| ACTIVITY |
What you give back must match the data below character for character.

Collected data:
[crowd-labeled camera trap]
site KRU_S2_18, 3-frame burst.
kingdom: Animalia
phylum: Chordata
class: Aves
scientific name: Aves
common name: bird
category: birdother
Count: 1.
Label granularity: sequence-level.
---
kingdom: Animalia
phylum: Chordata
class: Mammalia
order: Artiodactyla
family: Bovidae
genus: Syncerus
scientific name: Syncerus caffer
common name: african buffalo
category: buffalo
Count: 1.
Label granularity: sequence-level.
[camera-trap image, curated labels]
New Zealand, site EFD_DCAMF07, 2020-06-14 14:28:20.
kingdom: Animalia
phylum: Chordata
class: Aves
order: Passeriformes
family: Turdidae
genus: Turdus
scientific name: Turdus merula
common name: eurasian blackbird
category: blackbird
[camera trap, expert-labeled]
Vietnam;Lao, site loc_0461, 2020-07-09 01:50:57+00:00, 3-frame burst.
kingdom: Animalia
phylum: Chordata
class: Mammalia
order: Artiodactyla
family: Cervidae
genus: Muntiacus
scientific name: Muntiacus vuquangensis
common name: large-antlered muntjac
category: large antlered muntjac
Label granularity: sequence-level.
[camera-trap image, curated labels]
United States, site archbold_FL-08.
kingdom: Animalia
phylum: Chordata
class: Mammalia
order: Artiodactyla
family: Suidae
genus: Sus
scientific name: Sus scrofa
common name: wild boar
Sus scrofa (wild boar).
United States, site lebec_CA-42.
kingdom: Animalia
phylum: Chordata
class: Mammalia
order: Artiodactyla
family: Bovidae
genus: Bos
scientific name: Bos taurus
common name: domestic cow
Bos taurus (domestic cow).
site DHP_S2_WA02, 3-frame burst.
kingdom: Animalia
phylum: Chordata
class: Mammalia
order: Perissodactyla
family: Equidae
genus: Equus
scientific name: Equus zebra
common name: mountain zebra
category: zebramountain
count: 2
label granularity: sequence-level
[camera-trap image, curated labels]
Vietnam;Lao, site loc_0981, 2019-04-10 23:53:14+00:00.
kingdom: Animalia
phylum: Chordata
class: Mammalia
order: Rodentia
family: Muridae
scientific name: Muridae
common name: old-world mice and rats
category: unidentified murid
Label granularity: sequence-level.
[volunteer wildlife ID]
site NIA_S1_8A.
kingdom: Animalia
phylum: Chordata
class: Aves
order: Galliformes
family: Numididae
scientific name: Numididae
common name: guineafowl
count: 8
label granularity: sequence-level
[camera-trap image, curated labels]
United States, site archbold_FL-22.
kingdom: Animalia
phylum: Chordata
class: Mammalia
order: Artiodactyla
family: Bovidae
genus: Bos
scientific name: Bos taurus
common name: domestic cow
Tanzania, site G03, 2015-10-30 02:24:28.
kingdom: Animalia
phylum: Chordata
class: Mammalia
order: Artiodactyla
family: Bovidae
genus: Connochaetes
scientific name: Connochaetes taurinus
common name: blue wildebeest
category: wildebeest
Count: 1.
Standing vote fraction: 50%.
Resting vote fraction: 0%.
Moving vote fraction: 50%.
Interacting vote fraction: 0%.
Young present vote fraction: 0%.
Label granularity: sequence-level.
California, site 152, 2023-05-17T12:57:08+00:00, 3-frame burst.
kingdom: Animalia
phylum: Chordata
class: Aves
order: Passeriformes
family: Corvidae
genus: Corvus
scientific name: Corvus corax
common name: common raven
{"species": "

| OUTPUT FOR THIS EXERCISE |
[crowd-labeled camera trap]
site KRU_S2_18, 3-frame burst.
kingdom: Animalia
phylum: Chordata
class: Aves
scientific name: Aves
common name: bird
category: birdother
Count: 1.
Label granularity: sequence-level.
---
kingdom: Animalia
phylum: Chordata
class: Mammalia
order: Artiodactyla
family: Bovidae
genus: Syncerus
scientific name: Syncerus caffer
common name: african buffalo
category: buffalo
Count: 1.
Label granularity: sequence-level.
[camera-trap image, curated labels]
New Zealand, site EFD_DCAMF07, 2020-06-14 14:28:20.
kingdom: Animalia
phylum: Chordata
class: Aves
order: Passeriformes
family: Turdidae
genus: Turdus
scientific name: Turdus merula
common name: eurasian blackbird
category: blackbird
[camera trap, expert-labeled]
Vietnam;Lao, site loc_0461, 2020-07-09 01:50:57+00:00, 3-frame burst.
kingdom: Animalia
phylum: Chordata
class: Mammalia
order: Artiodactyla
family: Cervidae
genus: Muntiacus
scientific name: Muntiacus vuquangensis
common name: large-antlered muntjac
category: large antlered muntjac
Label granularity: sequence-level.
[camera-trap image, curated labels]
United States, site archbold_FL-08.
kingdom: Animalia
phylum: Chordata
class: Mammalia
order: Artiodactyla
family: Suidae
genus: Sus
scientific name: Sus scrofa
common name: wild boar
Sus scrofa (wild boar).
United States, site lebec_CA-42.
kingdom: Animalia
phylum: Chordata
class: Mammalia
order: Artiodactyla
family: Bovidae
genus: Bos
scientific name: Bos taurus
common name: domestic cow
Bos taurus (domestic cow).
site DHP_S2_WA02, 3-frame burst.
kingdom: Animalia
phylum: Chordata
class: Mammalia
order: Perissodactyla
family: Equidae
genus: Equus
scientific name: Equus zebra
common name: mountain zebra
category: zebramountain
count: 2
label granularity: sequence-level
[camera-trap image, curated labels]
Vietnam;Lao, site loc_0981, 2019-04-10 23:53:14+00:00.
kingdom: Animalia
phylum: Chordata
class: Mammalia
order: Rodentia
family: Muridae
scientific name: Muridae
common name: old-world mice and rats
category: unidentified murid
Label granularity: sequence-level.
[volunteer wildlife ID]
site NIA_S1_8A.
kingdom: Animalia
phylum: Chordata
class: Aves
order: Galliformes
family: Numididae
scientific name: Numididae
common name: guineafowl
count: 8
label granularity: sequence-level
[camera-trap image, curated labels]
United States, site archbold_FL-22.
kingdom: Animalia
phylum: Chordata
class: Mammalia
order: Artiodactyla
family: Bovidae
genus: Bos
scientific name: Bos taurus
common name: domestic cow
Tanzania, site G03, 2015-10-30 02:24:28.
kingdom: Animalia
phylum: Chordata
class: Mammalia
order: Artiodactyla
family: Bovidae
genus: Connochaetes
scientific name: Connochaetes taurinus
common name: blue wildebeest
category: wildebeest
Count: 1.
Standing vote fraction: 50%.
Resting vote fraction: 0%.
Moving vote fraction: 50%.
Interacting vote fraction: 0%.
Young present vote fraction: 0%.
Label granularity: sequence-level.
California, site 152, 2023-05-17T12:57:08+00:00, 3-frame burst.
kingdom: Animalia
phylum: Chordata
class: Aves
order: Passeriformes
family: Corvidae
genus: Corvus
scientific name: Corvus corax
common name: common raven
{"species": "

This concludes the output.